**** Input material
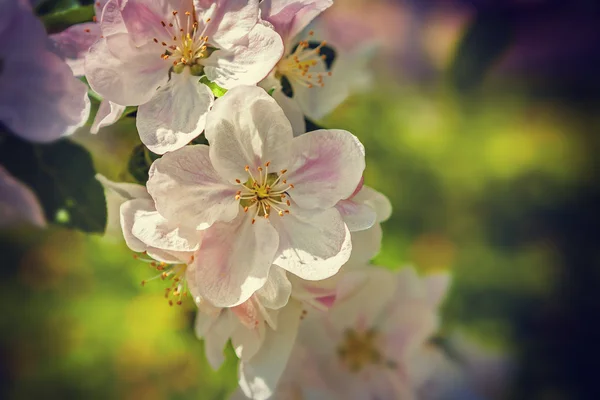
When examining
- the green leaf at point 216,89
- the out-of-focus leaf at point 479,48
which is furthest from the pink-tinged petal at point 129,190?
the out-of-focus leaf at point 479,48

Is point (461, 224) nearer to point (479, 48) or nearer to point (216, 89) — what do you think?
point (479, 48)

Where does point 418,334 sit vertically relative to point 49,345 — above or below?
above

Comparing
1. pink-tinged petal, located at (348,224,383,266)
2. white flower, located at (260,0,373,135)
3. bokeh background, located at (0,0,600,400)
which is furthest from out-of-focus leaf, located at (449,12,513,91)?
pink-tinged petal, located at (348,224,383,266)

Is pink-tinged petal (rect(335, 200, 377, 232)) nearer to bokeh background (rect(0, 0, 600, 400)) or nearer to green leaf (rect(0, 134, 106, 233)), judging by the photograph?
green leaf (rect(0, 134, 106, 233))

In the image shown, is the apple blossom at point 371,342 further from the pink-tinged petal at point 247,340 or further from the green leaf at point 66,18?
the green leaf at point 66,18

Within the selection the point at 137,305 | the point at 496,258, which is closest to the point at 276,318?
the point at 137,305

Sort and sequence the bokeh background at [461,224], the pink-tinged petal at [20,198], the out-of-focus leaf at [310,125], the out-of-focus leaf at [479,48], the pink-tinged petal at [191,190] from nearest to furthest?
the pink-tinged petal at [191,190], the out-of-focus leaf at [310,125], the pink-tinged petal at [20,198], the bokeh background at [461,224], the out-of-focus leaf at [479,48]

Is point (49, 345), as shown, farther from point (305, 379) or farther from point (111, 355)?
point (305, 379)
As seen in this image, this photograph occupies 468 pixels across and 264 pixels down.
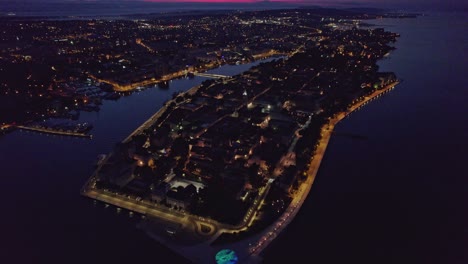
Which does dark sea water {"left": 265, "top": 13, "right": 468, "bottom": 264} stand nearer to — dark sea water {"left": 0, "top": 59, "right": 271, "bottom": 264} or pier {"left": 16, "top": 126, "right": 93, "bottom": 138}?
dark sea water {"left": 0, "top": 59, "right": 271, "bottom": 264}

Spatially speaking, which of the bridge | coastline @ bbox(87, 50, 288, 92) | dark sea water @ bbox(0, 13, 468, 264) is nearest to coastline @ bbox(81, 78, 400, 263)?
dark sea water @ bbox(0, 13, 468, 264)

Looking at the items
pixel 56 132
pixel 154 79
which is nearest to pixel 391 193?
pixel 56 132

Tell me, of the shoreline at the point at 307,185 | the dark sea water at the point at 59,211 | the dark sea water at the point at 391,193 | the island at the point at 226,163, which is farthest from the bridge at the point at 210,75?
the dark sea water at the point at 391,193

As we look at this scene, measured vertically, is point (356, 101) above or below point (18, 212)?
above

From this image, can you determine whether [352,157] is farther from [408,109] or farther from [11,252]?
[11,252]

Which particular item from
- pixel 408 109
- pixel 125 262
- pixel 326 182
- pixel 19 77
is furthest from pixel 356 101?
pixel 19 77

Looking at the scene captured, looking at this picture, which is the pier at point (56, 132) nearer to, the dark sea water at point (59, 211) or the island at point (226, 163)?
the dark sea water at point (59, 211)
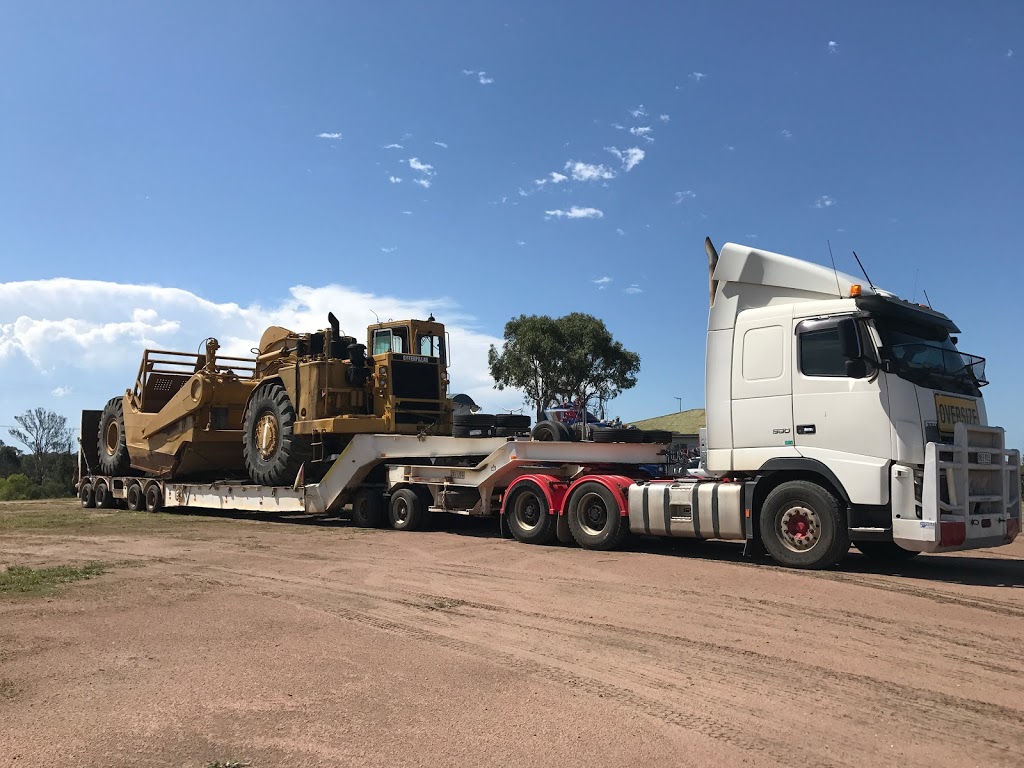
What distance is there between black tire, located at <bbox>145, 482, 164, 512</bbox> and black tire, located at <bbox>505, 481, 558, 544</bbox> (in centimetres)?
1111

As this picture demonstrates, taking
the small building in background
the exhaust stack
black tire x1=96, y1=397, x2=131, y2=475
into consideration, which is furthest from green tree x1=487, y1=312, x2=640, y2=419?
the exhaust stack

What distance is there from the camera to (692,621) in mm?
6648

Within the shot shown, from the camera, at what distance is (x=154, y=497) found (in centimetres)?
1995

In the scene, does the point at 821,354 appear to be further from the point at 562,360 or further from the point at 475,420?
the point at 562,360

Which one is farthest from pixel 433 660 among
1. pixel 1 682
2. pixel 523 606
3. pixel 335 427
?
pixel 335 427

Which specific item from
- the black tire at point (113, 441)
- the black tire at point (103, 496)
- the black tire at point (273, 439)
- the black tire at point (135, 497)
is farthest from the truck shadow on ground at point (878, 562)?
the black tire at point (103, 496)

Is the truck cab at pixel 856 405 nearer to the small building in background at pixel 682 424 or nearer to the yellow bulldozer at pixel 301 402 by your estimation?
the yellow bulldozer at pixel 301 402

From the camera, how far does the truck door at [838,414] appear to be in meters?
8.69

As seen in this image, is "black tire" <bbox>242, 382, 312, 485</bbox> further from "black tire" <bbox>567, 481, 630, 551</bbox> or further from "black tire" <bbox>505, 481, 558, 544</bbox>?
"black tire" <bbox>567, 481, 630, 551</bbox>

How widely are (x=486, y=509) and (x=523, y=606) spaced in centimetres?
579

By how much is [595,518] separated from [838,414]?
3764mm

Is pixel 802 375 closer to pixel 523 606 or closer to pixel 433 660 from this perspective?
pixel 523 606

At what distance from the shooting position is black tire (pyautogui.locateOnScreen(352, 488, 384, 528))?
1511cm

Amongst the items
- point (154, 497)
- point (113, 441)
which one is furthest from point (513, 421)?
point (113, 441)
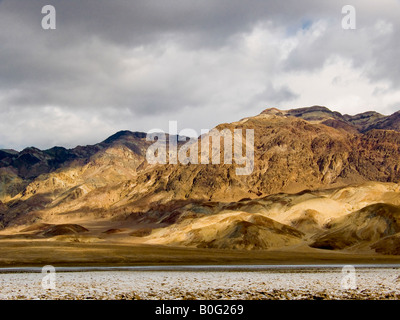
********
=== Written exercise ===
Format all of the material above as a numbered list, skipping blank lines and leaving out the pictures.

=== Result below ===
1. When examining
2. - the green leaf at point 216,89
3. - the out-of-focus leaf at point 479,48
4. which is furthest from the pink-tinged petal at point 129,190?
5. the out-of-focus leaf at point 479,48
6. Is point (461, 224) nearer to point (479, 48) or nearer to point (216, 89) — what do you think?
7. point (479, 48)
8. Where does point 418,334 sit vertically relative to point 49,345 — above or below?
9. above
10. Comparing
11. 1. pink-tinged petal, located at (348,224,383,266)
12. 2. white flower, located at (260,0,373,135)
13. 3. bokeh background, located at (0,0,600,400)
14. which is furthest from out-of-focus leaf, located at (449,12,513,91)?
15. pink-tinged petal, located at (348,224,383,266)
16. Is pink-tinged petal (rect(335, 200, 377, 232)) nearer to bokeh background (rect(0, 0, 600, 400)) or nearer to green leaf (rect(0, 134, 106, 233)), judging by the photograph?
17. green leaf (rect(0, 134, 106, 233))
18. In the image shown, is the apple blossom at point 371,342 further from the pink-tinged petal at point 247,340 or further from the green leaf at point 66,18?
19. the green leaf at point 66,18
20. Within the selection the point at 137,305 | the point at 496,258, which is closest to the point at 276,318?
21. the point at 137,305
22. Sort and sequence the bokeh background at [461,224], the pink-tinged petal at [20,198], the out-of-focus leaf at [310,125], the out-of-focus leaf at [479,48], the pink-tinged petal at [191,190] from nearest to furthest?
23. the pink-tinged petal at [191,190], the out-of-focus leaf at [310,125], the pink-tinged petal at [20,198], the bokeh background at [461,224], the out-of-focus leaf at [479,48]
24. Is point (49, 345), as shown, farther from point (305, 379) or farther from point (111, 355)?
25. point (305, 379)
26. As seen in this image, this photograph occupies 468 pixels across and 264 pixels down.
27. Which does dark sea water {"left": 265, "top": 13, "right": 468, "bottom": 264} stand nearer to — dark sea water {"left": 0, "top": 59, "right": 271, "bottom": 264} or pier {"left": 16, "top": 126, "right": 93, "bottom": 138}?
28. dark sea water {"left": 0, "top": 59, "right": 271, "bottom": 264}
29. Spatially speaking, which of the bridge | coastline @ bbox(87, 50, 288, 92) | dark sea water @ bbox(0, 13, 468, 264) is nearest to coastline @ bbox(81, 78, 400, 263)?
30. dark sea water @ bbox(0, 13, 468, 264)
31. Looking at the items
32. pixel 56 132
33. pixel 154 79
34. which is nearest to pixel 391 193?
35. pixel 56 132
36. Tell me, of the shoreline at the point at 307,185 | the dark sea water at the point at 59,211 | the dark sea water at the point at 391,193 | the island at the point at 226,163, which is farthest from the bridge at the point at 210,75?
37. the dark sea water at the point at 391,193
38. As we look at this scene, measured vertically, is point (356, 101) above or below point (18, 212)?
39. above
40. From this image, can you determine whether [352,157] is farther from [408,109] or farther from [11,252]?
41. [11,252]
42. Which particular item from
43. - pixel 408 109
44. - pixel 125 262
45. - pixel 326 182
46. - pixel 19 77
47. is furthest from pixel 356 101?
48. pixel 19 77
49. Looking at the scene captured, looking at this picture, which is the pier at point (56, 132) nearer to, the dark sea water at point (59, 211) or the island at point (226, 163)?
50. the dark sea water at point (59, 211)
51. What distance is there between black tire, located at <bbox>145, 482, 164, 512</bbox> and black tire, located at <bbox>505, 481, 558, 544</bbox> (in centimetres)?
52. 1111
53. As this picture demonstrates, taking
54. the small building in background
55. the exhaust stack
56. black tire x1=96, y1=397, x2=131, y2=475
57. into consideration, which is furthest from green tree x1=487, y1=312, x2=640, y2=419?
58. the exhaust stack
59. What distance is there from the camera to (692,621) in mm?
60. 6648
61. Within the shot shown, from the camera, at what distance is (x=154, y=497) found (in centimetres)?
62. 1995
63. In the scene, does the point at 821,354 appear to be further from the point at 562,360 or further from the point at 475,420?
64. the point at 562,360
65. Which one is farthest from pixel 433 660 among
66. 1. pixel 1 682
67. 2. pixel 523 606
68. 3. pixel 335 427
69. ?
70. pixel 335 427
71. Which specific item from
72. - the black tire at point (113, 441)
73. - the black tire at point (103, 496)
74. - the black tire at point (273, 439)
75. - the black tire at point (135, 497)
76. is farthest from the truck shadow on ground at point (878, 562)?
77. the black tire at point (103, 496)
78. Is the truck cab at pixel 856 405 nearer to the small building in background at pixel 682 424 or nearer to the yellow bulldozer at pixel 301 402 by your estimation?
79. the yellow bulldozer at pixel 301 402
80. From the camera, how far does the truck door at [838,414] appear to be in meters?
81. 8.69
82. As seen in this image, is "black tire" <bbox>242, 382, 312, 485</bbox> further from "black tire" <bbox>567, 481, 630, 551</bbox> or further from "black tire" <bbox>505, 481, 558, 544</bbox>?
83. "black tire" <bbox>567, 481, 630, 551</bbox>
84. How widely are (x=486, y=509) and (x=523, y=606) spaced in centimetres?
85. 579
86. By how much is [595,518] separated from [838,414]?
87. 3764mm
88. Is pixel 802 375 closer to pixel 523 606 or closer to pixel 433 660 from this perspective?
89. pixel 523 606
90. At what distance from the shooting position is black tire (pyautogui.locateOnScreen(352, 488, 384, 528))?
91. 1511cm
92. Amongst the items
93. - point (154, 497)
94. - point (113, 441)
95. which one is furthest from point (513, 421)?
96. point (113, 441)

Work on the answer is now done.